What you have to do: Give back only the lines from the one containing "How far does the" through the one containing "44.9 inches", with "headphone ear cup" changed to "headset ear cup" and nothing else altered.

>> start

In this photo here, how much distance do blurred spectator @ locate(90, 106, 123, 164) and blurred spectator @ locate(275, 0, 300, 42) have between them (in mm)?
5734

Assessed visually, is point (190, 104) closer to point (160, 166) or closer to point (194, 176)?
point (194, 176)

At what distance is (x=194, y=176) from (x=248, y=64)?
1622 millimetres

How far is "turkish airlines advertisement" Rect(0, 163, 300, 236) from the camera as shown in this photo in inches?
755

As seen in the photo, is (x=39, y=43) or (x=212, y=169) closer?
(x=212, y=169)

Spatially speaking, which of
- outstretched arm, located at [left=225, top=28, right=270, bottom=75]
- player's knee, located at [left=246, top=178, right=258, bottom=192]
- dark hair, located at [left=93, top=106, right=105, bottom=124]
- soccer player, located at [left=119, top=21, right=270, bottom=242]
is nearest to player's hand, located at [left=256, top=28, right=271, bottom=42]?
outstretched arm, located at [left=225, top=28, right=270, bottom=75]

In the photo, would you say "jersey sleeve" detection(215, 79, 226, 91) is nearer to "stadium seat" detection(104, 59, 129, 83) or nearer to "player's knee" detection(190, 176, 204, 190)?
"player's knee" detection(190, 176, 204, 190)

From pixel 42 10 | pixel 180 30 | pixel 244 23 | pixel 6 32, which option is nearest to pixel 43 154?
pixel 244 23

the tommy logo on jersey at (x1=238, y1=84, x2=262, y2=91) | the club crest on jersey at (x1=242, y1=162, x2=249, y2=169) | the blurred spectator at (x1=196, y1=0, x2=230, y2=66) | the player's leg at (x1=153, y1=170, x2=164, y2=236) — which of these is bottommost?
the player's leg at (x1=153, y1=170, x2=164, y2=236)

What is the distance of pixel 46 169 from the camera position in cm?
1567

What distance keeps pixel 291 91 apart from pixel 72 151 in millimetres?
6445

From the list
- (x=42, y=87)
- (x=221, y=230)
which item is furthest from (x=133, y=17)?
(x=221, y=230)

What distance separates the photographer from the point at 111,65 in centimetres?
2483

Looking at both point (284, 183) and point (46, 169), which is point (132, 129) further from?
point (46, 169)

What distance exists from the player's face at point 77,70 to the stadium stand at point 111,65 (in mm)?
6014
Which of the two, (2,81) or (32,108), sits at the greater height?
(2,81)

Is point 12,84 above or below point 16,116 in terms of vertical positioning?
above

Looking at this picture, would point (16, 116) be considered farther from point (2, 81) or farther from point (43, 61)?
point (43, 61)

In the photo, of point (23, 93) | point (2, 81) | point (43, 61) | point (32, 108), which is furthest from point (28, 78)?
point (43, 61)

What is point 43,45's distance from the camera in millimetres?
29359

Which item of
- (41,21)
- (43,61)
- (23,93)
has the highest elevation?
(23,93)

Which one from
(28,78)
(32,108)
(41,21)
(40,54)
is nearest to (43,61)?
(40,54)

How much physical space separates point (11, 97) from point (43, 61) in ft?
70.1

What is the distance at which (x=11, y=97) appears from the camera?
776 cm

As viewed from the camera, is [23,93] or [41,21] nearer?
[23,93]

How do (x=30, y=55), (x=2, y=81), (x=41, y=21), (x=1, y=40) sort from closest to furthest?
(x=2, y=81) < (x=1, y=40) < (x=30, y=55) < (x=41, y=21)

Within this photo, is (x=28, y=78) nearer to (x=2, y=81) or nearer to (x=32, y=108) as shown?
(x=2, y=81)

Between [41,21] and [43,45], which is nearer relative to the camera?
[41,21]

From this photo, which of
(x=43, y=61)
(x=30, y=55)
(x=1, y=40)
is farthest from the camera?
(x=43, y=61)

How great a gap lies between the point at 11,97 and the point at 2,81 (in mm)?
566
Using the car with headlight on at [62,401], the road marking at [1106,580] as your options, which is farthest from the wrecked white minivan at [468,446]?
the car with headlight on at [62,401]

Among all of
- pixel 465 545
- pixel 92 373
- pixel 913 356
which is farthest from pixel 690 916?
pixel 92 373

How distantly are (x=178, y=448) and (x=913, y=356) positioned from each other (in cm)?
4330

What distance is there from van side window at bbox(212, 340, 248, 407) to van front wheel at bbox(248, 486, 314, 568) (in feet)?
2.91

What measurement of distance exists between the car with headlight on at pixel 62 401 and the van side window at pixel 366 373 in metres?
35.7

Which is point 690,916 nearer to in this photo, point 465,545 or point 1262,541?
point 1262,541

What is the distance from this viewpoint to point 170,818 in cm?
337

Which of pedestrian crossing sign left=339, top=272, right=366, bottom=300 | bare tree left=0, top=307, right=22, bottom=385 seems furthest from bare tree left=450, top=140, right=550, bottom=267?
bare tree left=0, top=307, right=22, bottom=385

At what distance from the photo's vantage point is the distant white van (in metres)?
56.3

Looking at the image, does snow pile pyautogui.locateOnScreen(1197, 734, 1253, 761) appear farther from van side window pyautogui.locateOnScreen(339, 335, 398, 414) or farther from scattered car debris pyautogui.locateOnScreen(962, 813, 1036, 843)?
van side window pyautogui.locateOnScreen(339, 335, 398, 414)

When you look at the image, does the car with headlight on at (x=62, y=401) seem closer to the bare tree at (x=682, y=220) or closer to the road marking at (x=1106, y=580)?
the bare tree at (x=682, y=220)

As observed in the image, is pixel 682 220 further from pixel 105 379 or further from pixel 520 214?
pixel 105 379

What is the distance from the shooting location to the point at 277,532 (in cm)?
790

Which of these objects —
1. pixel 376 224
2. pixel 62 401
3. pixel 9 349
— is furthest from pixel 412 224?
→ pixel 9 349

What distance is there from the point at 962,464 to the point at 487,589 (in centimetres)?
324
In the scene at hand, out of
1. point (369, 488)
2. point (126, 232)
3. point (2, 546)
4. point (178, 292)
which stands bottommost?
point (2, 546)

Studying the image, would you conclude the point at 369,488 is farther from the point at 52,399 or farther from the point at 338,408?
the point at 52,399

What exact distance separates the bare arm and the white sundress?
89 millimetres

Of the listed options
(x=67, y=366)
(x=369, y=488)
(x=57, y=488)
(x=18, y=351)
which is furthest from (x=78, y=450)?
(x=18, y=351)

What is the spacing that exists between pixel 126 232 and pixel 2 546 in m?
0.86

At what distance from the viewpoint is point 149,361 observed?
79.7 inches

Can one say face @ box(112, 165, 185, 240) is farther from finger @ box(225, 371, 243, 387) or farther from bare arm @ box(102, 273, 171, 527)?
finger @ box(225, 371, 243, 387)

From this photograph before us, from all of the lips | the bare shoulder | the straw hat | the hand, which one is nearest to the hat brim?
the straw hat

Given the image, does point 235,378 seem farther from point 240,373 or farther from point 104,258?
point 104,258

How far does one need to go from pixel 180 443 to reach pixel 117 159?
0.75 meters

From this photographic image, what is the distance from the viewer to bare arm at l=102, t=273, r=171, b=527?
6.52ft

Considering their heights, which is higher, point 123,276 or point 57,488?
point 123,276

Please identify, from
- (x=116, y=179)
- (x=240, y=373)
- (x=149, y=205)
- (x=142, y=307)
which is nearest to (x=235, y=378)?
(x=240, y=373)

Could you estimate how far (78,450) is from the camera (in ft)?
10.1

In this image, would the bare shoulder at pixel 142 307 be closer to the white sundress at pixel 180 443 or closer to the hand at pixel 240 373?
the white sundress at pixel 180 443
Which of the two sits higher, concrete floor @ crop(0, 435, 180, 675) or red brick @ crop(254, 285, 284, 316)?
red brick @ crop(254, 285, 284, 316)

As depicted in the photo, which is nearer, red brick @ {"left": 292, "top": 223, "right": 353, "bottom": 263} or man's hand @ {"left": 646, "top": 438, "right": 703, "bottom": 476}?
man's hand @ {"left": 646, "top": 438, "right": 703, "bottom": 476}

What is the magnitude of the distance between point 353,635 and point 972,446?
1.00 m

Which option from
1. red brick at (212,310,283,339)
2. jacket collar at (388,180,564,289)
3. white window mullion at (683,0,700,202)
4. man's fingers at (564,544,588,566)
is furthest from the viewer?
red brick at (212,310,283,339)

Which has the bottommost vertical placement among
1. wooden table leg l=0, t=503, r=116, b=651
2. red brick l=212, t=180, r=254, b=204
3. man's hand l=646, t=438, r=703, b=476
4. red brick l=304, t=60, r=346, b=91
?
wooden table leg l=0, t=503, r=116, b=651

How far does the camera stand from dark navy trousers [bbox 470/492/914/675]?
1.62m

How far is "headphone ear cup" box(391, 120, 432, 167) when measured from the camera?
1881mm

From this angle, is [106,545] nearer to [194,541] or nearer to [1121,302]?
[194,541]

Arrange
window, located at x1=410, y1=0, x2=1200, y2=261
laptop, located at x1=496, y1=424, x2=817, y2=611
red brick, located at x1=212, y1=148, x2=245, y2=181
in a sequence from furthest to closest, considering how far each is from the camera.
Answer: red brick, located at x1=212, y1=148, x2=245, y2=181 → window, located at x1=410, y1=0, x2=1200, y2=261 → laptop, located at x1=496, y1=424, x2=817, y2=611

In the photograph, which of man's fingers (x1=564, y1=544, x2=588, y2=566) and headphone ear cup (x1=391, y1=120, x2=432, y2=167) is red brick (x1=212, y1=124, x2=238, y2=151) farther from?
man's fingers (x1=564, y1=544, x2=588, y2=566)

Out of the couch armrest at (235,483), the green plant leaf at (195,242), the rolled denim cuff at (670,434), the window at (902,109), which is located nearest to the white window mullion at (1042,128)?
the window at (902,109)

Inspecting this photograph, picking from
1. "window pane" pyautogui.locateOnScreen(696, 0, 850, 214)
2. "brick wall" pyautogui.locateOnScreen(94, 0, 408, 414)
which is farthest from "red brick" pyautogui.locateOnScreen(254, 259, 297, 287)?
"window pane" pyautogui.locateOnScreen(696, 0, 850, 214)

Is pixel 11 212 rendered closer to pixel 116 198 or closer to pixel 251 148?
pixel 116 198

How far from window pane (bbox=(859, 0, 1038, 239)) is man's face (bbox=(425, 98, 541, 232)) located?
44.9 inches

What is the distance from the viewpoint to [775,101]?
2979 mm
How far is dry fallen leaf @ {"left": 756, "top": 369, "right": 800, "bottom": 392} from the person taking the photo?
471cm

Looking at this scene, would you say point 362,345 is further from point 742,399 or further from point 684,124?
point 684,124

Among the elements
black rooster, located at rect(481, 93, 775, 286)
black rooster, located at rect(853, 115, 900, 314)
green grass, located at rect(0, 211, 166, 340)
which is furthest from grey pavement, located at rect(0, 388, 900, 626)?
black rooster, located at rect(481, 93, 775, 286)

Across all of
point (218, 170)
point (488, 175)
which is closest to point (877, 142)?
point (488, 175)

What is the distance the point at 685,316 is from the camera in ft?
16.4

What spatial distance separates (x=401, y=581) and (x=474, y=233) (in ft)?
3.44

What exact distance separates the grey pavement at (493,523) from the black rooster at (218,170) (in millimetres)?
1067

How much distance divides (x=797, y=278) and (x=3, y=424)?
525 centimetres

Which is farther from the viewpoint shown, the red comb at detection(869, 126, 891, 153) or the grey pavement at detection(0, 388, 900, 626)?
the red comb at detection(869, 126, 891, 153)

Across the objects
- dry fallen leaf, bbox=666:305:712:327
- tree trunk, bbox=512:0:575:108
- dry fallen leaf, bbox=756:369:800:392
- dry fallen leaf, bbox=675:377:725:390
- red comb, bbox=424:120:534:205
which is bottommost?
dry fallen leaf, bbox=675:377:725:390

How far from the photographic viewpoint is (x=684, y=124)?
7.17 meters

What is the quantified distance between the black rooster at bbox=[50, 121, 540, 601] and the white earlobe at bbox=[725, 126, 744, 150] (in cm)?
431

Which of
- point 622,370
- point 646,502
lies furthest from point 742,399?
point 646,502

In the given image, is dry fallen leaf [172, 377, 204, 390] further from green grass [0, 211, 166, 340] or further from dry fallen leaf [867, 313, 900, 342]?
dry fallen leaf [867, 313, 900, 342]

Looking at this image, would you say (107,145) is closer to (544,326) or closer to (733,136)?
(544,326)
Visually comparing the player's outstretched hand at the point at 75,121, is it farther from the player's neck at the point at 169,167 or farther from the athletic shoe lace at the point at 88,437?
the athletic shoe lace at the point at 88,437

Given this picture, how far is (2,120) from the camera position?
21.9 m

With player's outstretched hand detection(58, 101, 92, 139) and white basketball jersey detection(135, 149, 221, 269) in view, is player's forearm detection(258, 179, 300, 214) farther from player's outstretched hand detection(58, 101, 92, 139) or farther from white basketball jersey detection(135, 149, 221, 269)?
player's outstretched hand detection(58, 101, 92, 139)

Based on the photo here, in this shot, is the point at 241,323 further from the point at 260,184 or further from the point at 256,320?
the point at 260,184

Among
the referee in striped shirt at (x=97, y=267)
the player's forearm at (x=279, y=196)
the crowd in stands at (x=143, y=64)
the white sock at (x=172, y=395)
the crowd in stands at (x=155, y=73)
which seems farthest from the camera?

>> end

Solution to this problem:
How far does the camera stand from dark navy trousers [bbox 470/492/914/675]?
1.62m

How far is "headset ear cup" box(391, 120, 432, 167) when measured from the camera?
1881mm

From this angle, is [106,545] nearer to [194,541] or nearer to [1121,302]?
[194,541]

Arrange
window, located at x1=410, y1=0, x2=1200, y2=261
laptop, located at x1=496, y1=424, x2=817, y2=611
red brick, located at x1=212, y1=148, x2=245, y2=181
in a sequence from furthest to closest, considering how far each is from the camera.
Answer: red brick, located at x1=212, y1=148, x2=245, y2=181 → window, located at x1=410, y1=0, x2=1200, y2=261 → laptop, located at x1=496, y1=424, x2=817, y2=611

In the photograph, which of man's fingers (x1=564, y1=544, x2=588, y2=566) and headset ear cup (x1=391, y1=120, x2=432, y2=167) is red brick (x1=212, y1=124, x2=238, y2=151) farther from?
man's fingers (x1=564, y1=544, x2=588, y2=566)

Out of the couch armrest at (235,483), the green plant leaf at (195,242), the rolled denim cuff at (670,434), the window at (902,109), which is located nearest to the white window mullion at (1042,128)?
the window at (902,109)

Inspecting this photograph, picking from
1. "window pane" pyautogui.locateOnScreen(696, 0, 850, 214)
2. "brick wall" pyautogui.locateOnScreen(94, 0, 408, 414)
which is farthest from "red brick" pyautogui.locateOnScreen(254, 259, 297, 287)?
"window pane" pyautogui.locateOnScreen(696, 0, 850, 214)

Is pixel 11 212 rendered closer to pixel 116 198 or closer to pixel 251 148?
pixel 116 198

How far from window pane (bbox=(859, 0, 1038, 239)) is man's face (bbox=(425, 98, 541, 232)) located?
44.9 inches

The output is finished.